The US Supreme Court ruled [opinion, PDF] Tuesday that in cases of statutory rape where sexual intercourse is criminalized based solely on the ages of the participants, the federal definition requires the age of the victim to be less than 16. In Esquivel-Quintana v. Sessions [SCOTUSBlog materials] the court’s definition of what age constitutes “sexual abuse of a minor” was the deciding factor on whether the petitioner, a citizen of Mexico and a permanent resident of the US, would face removal proceedings. The Immigration and Nationality Act (INA) [materials, text] “makes removable ‘[a]ny alien who is convicted of an aggravated felony, 8 U. S. C. §1227(a)(2)(A)(iii), including ‘sexual abuse of a minor,’ §1101(a)(43)(A)” [text]. The court reasoned that because a different statute, 18 USC §2243 [text], was “amended to protect anyone under age 16 in the same omnibus law that added sexual abuse of a minor to the INA” that Congress intended the age of consent to be 16. Additionally the INS listed sexual abuse of a minor as an “aggravated” felony alongside “murder” and “rape,” suggesting that it “encompasses only especially egregious felonies.”
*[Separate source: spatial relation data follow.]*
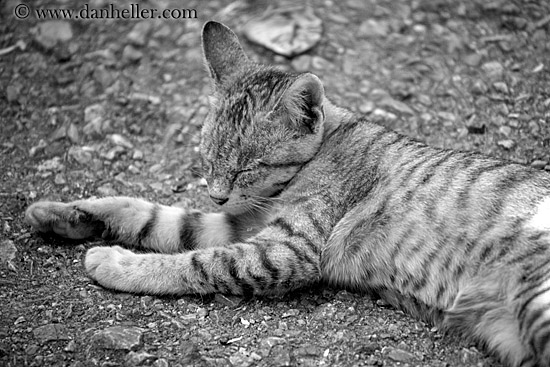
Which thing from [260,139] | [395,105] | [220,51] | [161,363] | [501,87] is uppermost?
[220,51]

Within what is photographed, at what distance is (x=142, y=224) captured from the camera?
4691 mm

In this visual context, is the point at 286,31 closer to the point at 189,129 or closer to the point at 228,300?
the point at 189,129

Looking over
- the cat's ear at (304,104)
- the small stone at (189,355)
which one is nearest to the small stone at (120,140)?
the cat's ear at (304,104)

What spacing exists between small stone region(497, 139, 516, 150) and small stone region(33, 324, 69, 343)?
3723 millimetres

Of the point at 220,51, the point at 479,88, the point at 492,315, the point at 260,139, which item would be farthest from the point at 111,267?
the point at 479,88

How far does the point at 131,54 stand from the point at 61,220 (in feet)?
7.92

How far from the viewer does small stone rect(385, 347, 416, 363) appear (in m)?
3.69

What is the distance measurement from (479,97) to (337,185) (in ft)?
7.69

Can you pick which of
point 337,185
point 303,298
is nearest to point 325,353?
point 303,298

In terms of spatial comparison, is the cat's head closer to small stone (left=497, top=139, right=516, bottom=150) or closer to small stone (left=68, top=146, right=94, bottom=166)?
small stone (left=68, top=146, right=94, bottom=166)

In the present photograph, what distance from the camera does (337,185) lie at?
4.37 m

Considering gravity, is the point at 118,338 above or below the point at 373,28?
below

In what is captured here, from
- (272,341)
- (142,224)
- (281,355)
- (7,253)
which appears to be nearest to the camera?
(281,355)

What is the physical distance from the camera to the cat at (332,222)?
3824mm
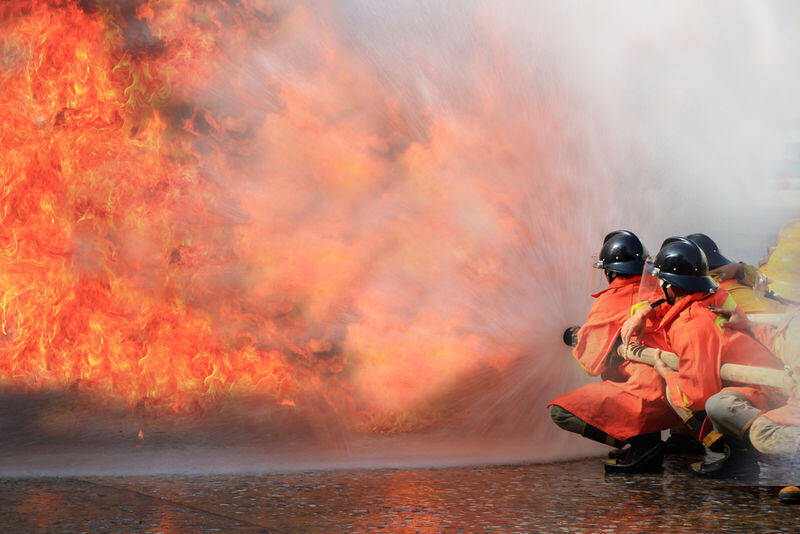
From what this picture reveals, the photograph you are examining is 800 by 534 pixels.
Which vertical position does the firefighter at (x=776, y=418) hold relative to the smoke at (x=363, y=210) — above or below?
below

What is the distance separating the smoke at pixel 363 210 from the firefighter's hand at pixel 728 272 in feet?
2.67

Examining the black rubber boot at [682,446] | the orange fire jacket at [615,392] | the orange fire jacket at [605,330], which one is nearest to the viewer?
the orange fire jacket at [615,392]

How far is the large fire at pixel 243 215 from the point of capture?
20.1 feet

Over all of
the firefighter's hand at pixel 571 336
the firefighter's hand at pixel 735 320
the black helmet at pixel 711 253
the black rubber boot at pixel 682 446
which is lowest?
the black rubber boot at pixel 682 446

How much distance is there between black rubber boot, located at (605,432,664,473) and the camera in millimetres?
5129

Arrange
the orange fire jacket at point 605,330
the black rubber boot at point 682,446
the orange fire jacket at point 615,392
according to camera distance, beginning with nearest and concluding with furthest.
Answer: the orange fire jacket at point 615,392 < the orange fire jacket at point 605,330 < the black rubber boot at point 682,446

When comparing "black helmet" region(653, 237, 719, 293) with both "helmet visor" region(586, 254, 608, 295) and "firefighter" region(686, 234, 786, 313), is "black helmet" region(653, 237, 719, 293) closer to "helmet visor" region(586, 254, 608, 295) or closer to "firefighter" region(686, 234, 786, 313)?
"helmet visor" region(586, 254, 608, 295)

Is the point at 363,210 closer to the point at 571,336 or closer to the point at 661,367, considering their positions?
the point at 571,336

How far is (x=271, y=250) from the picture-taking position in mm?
6473

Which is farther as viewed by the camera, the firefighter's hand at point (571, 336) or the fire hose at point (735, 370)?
the firefighter's hand at point (571, 336)

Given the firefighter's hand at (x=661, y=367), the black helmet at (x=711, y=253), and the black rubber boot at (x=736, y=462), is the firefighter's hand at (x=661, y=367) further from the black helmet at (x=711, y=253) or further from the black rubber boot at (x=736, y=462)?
the black helmet at (x=711, y=253)

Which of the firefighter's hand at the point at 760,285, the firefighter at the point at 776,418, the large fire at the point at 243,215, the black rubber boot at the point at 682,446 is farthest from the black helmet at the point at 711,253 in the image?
the firefighter at the point at 776,418

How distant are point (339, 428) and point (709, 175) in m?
4.98

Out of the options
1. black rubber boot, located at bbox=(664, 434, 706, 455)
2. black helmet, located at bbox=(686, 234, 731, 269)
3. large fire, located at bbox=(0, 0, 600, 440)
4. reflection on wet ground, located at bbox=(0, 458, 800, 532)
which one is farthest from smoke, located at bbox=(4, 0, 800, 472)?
reflection on wet ground, located at bbox=(0, 458, 800, 532)
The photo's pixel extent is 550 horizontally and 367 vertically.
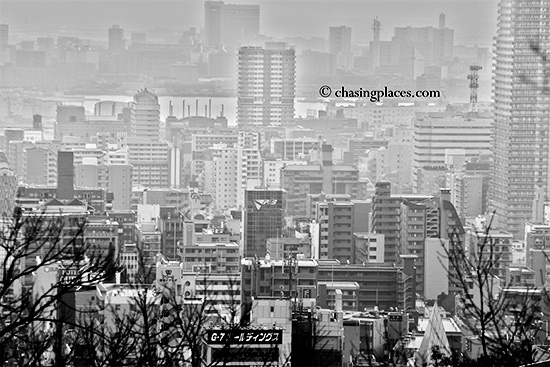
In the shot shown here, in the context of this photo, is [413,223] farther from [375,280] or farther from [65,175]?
[65,175]

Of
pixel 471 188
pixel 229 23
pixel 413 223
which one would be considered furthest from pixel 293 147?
pixel 413 223

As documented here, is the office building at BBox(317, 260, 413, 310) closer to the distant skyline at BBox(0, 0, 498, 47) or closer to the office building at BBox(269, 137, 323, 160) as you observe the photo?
the office building at BBox(269, 137, 323, 160)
Juan Esquivel-Quintana came to the US from Mexico with his parents at the age of 12 and became a legal permanent resident. He was convicted in 2009 under California state law, which prohibits sexual relations between an adult “and a minor who is more than three years younger than the perpetrator” or anyone under the age of 18. Esquivel-Quintana was 20 when his girlfriend at the time was 16. The Department of Homeland Security [official website] initiated removal proceedings subsequent to Esquivel-Quintana’s conviction. After an immigration judge concluded that the conviction constituted “sexual abuse of a minor” the Board of Immigration Appeals dismissed his appeal. Esquivel-Quintana is the first Supreme Court case to name Attorney General Jeff Sessions [JURIST op-ed] as a party. The ruling constrains the qualifications necessary for removal of permanent residents for felony convictions.